Pola membeli bahan makanan pun ikut berubah sejak pandemi Covid-19. Sebelum pandemi, dua pertiga lebih responden mengaku sering berbelanja di warung. Sebanyak 67 persen responden juga terbiasa berbelanja di toko serba ada dan separuh lebih responden juga sering berbelanja di pasar tradisional.
Enam dari 10 responden juga mempertimbangkan tak lagi berbelanja ke pasar tradisional.

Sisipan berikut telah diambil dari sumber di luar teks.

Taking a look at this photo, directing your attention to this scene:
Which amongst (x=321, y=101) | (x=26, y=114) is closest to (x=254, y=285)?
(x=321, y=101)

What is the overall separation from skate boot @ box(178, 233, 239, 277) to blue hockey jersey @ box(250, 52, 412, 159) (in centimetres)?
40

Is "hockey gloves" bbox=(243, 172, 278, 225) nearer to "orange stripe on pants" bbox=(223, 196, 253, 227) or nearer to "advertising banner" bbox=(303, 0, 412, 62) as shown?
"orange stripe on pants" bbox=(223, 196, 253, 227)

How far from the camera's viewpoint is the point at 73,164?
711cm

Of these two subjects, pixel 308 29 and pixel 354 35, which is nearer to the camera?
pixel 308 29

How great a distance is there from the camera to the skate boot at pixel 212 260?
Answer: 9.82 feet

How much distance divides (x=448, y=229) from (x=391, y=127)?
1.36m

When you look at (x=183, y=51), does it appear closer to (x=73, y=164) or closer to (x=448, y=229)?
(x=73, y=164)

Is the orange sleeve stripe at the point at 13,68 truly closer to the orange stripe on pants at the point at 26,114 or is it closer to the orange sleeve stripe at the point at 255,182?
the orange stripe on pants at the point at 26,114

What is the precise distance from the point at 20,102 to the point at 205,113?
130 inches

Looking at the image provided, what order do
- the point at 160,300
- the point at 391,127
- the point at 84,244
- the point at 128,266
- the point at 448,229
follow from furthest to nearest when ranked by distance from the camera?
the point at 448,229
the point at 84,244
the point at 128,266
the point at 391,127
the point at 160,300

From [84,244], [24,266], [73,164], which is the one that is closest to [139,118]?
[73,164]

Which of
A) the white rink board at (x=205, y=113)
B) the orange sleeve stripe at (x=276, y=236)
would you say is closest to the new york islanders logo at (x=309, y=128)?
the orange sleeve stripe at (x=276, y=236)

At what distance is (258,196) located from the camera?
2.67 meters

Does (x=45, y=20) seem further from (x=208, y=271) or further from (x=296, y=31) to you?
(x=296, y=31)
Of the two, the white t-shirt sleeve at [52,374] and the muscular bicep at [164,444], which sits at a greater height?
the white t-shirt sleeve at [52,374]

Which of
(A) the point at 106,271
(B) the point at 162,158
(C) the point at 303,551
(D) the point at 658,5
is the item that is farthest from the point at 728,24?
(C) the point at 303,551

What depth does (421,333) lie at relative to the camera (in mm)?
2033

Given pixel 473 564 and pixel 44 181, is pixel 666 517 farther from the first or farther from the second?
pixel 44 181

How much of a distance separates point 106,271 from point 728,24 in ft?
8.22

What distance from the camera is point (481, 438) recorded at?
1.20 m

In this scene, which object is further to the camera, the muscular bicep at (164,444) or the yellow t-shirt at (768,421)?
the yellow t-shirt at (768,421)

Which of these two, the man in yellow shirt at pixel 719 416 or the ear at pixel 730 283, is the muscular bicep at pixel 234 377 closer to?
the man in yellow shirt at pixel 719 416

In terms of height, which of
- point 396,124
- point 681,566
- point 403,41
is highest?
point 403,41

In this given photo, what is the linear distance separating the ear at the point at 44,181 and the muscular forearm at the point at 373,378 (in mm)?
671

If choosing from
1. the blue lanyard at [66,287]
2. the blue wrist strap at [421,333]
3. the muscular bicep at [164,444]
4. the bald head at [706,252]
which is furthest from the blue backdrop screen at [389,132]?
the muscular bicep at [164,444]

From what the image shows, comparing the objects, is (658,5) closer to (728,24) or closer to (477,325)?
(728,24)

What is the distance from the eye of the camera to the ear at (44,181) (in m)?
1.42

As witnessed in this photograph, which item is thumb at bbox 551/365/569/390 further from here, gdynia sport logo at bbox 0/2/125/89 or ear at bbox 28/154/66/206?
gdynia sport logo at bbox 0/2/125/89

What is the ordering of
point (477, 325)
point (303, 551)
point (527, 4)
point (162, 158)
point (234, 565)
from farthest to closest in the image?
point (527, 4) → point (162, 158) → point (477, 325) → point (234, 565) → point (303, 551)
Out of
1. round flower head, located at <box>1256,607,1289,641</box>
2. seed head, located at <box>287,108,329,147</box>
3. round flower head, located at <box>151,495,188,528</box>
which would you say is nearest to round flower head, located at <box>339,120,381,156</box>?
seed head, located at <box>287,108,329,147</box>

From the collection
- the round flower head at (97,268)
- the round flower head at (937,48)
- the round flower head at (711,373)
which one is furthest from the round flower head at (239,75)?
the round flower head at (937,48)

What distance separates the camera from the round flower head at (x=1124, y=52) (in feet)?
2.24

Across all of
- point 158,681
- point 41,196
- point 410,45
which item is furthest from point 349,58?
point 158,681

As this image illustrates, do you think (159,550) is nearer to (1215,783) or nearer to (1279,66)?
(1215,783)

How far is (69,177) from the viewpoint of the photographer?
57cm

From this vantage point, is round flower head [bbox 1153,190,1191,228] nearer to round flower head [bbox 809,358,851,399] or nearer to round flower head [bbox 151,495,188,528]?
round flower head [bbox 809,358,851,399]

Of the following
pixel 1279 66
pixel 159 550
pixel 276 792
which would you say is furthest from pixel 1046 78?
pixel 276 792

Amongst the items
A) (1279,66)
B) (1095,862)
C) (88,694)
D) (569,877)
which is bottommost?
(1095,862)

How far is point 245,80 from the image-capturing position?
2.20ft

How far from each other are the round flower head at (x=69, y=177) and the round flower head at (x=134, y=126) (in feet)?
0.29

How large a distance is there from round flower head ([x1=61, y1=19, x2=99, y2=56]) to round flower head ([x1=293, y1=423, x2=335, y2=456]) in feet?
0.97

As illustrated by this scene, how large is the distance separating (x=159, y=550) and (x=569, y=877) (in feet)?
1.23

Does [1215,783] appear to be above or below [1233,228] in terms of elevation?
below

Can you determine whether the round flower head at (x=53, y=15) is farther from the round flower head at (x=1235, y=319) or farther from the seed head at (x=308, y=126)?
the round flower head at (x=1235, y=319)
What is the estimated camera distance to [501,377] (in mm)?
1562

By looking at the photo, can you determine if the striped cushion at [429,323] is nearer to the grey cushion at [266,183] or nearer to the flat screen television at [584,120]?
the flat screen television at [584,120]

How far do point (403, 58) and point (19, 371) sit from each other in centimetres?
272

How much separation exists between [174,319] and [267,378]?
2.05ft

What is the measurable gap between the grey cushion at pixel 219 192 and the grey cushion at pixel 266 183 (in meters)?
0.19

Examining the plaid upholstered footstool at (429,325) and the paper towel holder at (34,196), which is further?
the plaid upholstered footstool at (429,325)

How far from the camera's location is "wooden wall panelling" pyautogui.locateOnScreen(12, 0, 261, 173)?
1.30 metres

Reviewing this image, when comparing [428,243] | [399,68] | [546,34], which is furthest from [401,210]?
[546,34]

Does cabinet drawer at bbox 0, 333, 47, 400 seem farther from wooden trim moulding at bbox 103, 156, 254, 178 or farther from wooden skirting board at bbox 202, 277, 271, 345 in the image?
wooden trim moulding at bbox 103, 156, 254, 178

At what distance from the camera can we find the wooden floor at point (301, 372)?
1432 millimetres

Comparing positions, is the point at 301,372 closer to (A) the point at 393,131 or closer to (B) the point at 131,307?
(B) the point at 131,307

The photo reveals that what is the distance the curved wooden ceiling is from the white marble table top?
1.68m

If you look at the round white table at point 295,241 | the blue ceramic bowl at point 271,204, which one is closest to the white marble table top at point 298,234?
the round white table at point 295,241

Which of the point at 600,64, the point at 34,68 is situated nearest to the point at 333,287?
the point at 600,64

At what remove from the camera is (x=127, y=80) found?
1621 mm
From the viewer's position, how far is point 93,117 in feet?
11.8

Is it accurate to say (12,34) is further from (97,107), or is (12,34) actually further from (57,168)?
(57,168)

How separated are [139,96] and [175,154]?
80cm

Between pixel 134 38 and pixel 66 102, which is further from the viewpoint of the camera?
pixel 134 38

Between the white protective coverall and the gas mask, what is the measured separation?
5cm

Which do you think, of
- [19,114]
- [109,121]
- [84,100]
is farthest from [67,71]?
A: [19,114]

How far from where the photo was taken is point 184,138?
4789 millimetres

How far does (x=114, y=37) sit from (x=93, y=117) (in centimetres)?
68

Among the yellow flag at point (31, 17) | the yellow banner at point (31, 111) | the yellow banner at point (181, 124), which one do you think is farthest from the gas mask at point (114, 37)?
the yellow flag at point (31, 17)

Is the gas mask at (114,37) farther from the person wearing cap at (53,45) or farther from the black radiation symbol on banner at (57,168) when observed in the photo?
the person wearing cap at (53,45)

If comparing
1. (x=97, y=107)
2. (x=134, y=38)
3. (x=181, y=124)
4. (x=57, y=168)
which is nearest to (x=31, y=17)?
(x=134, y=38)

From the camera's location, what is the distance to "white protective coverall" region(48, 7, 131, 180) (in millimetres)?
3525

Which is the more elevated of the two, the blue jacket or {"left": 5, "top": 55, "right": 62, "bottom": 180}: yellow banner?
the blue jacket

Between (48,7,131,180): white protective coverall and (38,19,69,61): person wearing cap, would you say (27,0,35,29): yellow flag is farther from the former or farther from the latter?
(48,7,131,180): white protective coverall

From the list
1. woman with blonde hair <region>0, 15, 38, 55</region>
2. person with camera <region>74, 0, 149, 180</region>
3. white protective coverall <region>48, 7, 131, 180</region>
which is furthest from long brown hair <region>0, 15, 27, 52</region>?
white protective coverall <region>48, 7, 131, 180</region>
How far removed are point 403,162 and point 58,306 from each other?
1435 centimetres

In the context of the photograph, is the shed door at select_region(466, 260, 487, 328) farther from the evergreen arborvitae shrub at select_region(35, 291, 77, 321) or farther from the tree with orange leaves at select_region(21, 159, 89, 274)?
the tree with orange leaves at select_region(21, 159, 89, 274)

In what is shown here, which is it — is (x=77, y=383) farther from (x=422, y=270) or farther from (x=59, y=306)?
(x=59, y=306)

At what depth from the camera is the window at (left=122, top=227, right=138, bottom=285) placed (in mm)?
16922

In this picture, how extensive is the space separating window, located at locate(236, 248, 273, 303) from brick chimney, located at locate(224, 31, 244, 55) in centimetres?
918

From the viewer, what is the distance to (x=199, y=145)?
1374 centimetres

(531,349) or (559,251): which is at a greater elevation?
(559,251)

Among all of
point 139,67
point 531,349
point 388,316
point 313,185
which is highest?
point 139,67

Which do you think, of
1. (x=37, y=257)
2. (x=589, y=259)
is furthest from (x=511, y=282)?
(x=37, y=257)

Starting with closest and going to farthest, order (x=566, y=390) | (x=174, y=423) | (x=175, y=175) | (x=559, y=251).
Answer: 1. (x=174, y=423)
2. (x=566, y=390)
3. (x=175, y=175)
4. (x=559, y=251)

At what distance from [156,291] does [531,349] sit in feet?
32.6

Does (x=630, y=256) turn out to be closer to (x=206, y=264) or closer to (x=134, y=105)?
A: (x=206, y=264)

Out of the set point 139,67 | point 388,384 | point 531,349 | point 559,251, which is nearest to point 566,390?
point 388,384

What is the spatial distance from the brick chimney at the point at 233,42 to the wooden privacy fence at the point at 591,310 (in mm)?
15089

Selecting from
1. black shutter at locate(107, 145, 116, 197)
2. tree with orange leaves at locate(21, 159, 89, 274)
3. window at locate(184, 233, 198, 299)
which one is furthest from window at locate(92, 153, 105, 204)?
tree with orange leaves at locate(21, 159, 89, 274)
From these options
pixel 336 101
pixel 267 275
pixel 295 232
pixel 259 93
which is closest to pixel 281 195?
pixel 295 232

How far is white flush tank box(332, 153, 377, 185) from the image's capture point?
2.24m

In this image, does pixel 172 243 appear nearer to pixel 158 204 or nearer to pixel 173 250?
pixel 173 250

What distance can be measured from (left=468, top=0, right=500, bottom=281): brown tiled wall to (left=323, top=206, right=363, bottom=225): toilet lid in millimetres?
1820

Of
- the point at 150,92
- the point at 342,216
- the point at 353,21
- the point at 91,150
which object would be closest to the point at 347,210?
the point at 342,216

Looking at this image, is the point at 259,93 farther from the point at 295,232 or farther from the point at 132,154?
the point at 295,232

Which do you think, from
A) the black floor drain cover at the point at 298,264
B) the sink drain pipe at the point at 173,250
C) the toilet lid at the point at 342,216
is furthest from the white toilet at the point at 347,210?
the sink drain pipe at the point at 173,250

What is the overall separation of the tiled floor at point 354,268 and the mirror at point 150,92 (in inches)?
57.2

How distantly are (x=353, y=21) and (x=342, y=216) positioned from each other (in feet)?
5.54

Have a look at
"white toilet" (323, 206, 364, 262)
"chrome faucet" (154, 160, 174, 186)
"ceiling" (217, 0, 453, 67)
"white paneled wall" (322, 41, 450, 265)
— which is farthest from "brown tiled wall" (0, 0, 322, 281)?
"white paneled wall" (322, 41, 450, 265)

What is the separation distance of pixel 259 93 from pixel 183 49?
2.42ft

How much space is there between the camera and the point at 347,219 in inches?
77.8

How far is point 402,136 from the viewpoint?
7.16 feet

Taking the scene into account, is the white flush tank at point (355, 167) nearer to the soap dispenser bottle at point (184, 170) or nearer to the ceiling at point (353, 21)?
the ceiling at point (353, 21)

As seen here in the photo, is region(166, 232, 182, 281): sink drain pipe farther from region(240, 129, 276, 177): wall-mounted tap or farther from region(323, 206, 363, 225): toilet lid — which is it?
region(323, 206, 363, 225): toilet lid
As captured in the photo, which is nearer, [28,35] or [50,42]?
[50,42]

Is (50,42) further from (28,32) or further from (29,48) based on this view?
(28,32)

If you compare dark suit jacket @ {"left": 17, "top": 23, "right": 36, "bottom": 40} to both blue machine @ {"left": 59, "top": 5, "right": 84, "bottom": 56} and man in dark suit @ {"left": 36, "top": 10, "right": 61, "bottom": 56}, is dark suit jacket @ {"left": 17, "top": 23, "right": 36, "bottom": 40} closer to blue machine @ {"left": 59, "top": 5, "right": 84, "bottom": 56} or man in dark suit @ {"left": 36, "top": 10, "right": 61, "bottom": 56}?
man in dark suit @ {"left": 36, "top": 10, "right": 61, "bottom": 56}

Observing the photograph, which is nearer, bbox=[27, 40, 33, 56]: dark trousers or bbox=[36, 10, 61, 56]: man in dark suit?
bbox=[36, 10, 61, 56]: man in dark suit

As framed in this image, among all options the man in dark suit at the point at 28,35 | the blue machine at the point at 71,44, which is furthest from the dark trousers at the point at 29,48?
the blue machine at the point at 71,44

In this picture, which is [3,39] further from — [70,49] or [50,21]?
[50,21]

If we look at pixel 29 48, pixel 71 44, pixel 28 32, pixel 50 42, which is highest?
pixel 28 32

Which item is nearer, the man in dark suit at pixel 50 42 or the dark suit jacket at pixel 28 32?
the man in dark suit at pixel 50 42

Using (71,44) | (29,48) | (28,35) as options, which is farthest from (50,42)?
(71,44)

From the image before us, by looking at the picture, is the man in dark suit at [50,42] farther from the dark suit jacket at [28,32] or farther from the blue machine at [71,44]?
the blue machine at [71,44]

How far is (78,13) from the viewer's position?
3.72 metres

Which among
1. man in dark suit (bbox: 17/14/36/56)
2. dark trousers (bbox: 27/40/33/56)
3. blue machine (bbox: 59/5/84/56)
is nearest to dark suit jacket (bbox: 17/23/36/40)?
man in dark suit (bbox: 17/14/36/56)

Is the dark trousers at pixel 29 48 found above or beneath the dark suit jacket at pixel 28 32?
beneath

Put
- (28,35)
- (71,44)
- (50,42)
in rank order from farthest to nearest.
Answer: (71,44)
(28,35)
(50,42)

Namun, pola berbelanja bahan makanan berubah sejak Covid-19 menyebar di Indonesia. Sebanyak 46 persen responden dalam survei McKinsey & Company menyatakan, mereka akan mengurangi berbelanja di warung. Sebanyak 43 persen responden juga memilih menghindari berbelanja di toko serba ada.
Bahkan, enam dari 10 responden juga mempertimbangkan tak lagi berbelanja ke pasar tradisional. Mereka lalu mempertimbangkan berbelanja sayuran, buah, dan sumber protein melalui media daring.
Maka, tak mengherankan jika tradisi mengirimkan parsel atau makanan berkurang di Lebaran tahun ini. Sebanyak 57 persen responden tidak lagi mengirimkan parsel atau makanan. Sebelumnya, pengiriman bingkisan Lebaran marak dilakukan sebagai lambang berbagi kebahagiaan sekaligus menjalin tali silaturahmi.
Lebaran kali ini memang berbeda. Lebaran banyak dirayakan bersama keluarga inti. Selama ini salah dan khilaf mungkin lebih banyak terjadi dalam komunikasi dan interaksi dengan keluarga inti sehingga tak berlebihan rasanya jika berlebaran bersama mereka di tahun ini ikut memperkuat makna sejati Idul Fitri.